Asia’s Art Empress
Visionary Pearl Lam expands her reach in the East with the opening of her new gallery in Singapore.
Pearl Lam is a woman of determination. When the heiress of Hong Kong’s Lai Sun Group founded by her late tycoon father Lim Por-yen made up her mind to pursue an artistic course against her parents’ wishes, she was not joking. She started with pop-up art shows in the then-British colony in 1993 as people were busy emigrating overseas before the city’s sovereignty was handed over to China in 1997. Even before that, she founded Contrasts Gallery in 1992 in Hong Kong and subsequently ventured north to Shanghai.
Two decades later, Lam has become an authority in Asia’s art scene. Contrasts Gallery was renamed Pearl Lam Galleries, and Lam’s artistic path went back south, following the art surge. In 2012, she returned to Hong Kong—where the art scene has finally blossomed amid a thriving art market and the building of the mammoth contemporary visual culture museum M+—with an outpost in the heritage Pedder Building.
Now, her new adventure takes her to Singapore. The city-state, characterized by a booming art scene as a result of the joint efforts from public and private sectors, has caught the eyes of the daring curator and gallerist.
“We are always looking for new platforms to present artists’ work and are encouraged by the burgeoning art scene in Singapore,” says Lam.
She adds that Hong Kong and Singapore are similar in the way they both are centrally located international cities in Asia with great networks of affluent audiences for art. And both cities have important art fairs: Art Basel in Hong Kong and Art Stage in Singapore.

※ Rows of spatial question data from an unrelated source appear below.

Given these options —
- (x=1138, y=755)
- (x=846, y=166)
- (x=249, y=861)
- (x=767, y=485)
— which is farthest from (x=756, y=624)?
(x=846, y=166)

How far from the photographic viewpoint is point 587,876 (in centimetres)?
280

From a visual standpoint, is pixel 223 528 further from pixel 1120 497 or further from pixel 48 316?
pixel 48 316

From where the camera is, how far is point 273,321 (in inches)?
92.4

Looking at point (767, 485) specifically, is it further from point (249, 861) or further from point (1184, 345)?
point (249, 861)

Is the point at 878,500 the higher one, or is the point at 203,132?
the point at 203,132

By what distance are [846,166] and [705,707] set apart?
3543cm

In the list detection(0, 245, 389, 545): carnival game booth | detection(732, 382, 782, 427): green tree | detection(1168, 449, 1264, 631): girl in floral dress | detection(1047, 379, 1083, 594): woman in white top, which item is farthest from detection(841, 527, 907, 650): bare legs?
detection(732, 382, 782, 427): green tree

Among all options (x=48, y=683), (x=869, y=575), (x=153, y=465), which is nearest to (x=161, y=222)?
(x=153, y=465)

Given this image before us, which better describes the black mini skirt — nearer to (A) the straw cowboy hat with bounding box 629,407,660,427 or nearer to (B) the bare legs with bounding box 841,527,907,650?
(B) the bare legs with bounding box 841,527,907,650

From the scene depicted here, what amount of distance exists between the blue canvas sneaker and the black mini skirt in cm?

She says, while the art scene flares in Hong Kong thanks to its tax-free policy, “Singapore has a different approach, with the government developing areas of the city that can be devoted to culture.”
The Singapore outpost of Pearl Lam Galleries—opening in January to coincide with Art Stage—will be located in Gillman Barracks, a government initiative that revitalizes a former military camp into an art cluster consisting of multiple heritage buildings housing galleries, creative businesses and the Centre for Contemporary Art.
Lam says her latest outlet follows her motto to “promote cross-cultural dialogue between the East and the West.”
This isn’t lip service, as can be seen by Lam’s track record. She has staged major solo exhibitions of Asian and Western artists, including Tsang Kin-Wah from Hong Kong and British-Nigerian artist Yinka Shonibare MBE. To inaugurate her Singapore outpost, Lam is hosting a group show curated by acclaimed British author and broadcaster Philip Dodd.
“In Hong Kong, we have presented two exhibitions dedicated to Hong Kong artists in the past year,” she points out, “and we hope to do the same in Singapore by offering a new stage for local artists’ work.”